APAC real estate firm GLP has begun work on a new data center in Tokyo, Japan. The development is the company’s first in the country.

GLP this week announced it has broken ground on Tokyo West 1 (TKW1), a three-building campus totaling 31MW IT load.

TKW1-1 Japan.png
– GLP

Set on a 3,400 sqm (36,600 sq ft) site, the three-story Building 1 is expected to be ready for service by February 2025 and offer 10MW across 8,700 sqm (93,650 sq ft). Buildings 2 and 3 will offer 10MW and 11MW respectively.

"This groundbreaking marks our first data center facility in this region and represents a significant milestone as we further establish our digital infrastructure business to be a leading provider in Japan. As a rising data center hub in Asia, Tokyo is a prime location for our entry into the market and we look forward to serving hyperscale and enterprise customers’ data capacity needs in this region,” said Yoshiyuki Chosa, president and CEO of GLP Japan. “We will leverage our expertise, scale, and synergies with our renewable energy business to provide customers with sustainable digital infrastructure to power the future.”

TKW1 will be constructed to LEED Gold certification standards, and the company said the site will partner with GLP’s renewable energy business to offer renewable energy options to customers.

Last year the Singapore-based logistics-focused real estate firm said it planned to invest ~$12 billion over the next five years to deliver 900MW of data center capacity in Japan, which it said would make the company one of the leading data center operators in the country.

“We are thrilled to celebrate the first of many groundbreakings in Japan as we begin to deliver capacity to both local enterprise and global hyperscale customers. With more than 600MW of IT load currently available across our four planned campuses in Tokyo and one in Osaka, we are positioned to deliver sustainable, safe, secure, and reliable data center solutions to satisfy current and future demand from business application, cloud, and AI computing deployments,” added Jennifer Weitzel, president of Global Data Center Business of GLP.

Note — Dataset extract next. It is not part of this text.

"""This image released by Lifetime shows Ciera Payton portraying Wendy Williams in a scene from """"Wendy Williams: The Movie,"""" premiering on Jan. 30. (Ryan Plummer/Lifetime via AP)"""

Founded in 2009, GLP is a global investment manager in logistics, digital infrastructure, and related technologies. The company has previously said that it had built "a competitive data infrastructure business" after investing in Chinese data centers in 2018. In 2019, GLP acquired a 60 percent stake in local data center company Cloud-Tripod.

The company doesn’t have a complete list of data centers on its website but says it currently has seven in-flight campuses across Japan, UK, and Brazil, totaling more than 850MW of power currently available and, combined with the Americas, more than 1,500MW in its global pipeline.

In China, the company also has data centers in Changshu and Huailai, and says it could reach 1.4GW of in-market capacity in the future.

Last year PropertyWeek reported GLP was considering nixing plans to build a multi-story warehouse in the Newham area of London in favor of a potential data center scheme.

Back in early 2021, the investor was believed to be considering cashing out of the sector - selling its business to Chinese cloud & data center firm GDS Holdings for $8-10 billion. But the deal cooled amid a valuation disagreement.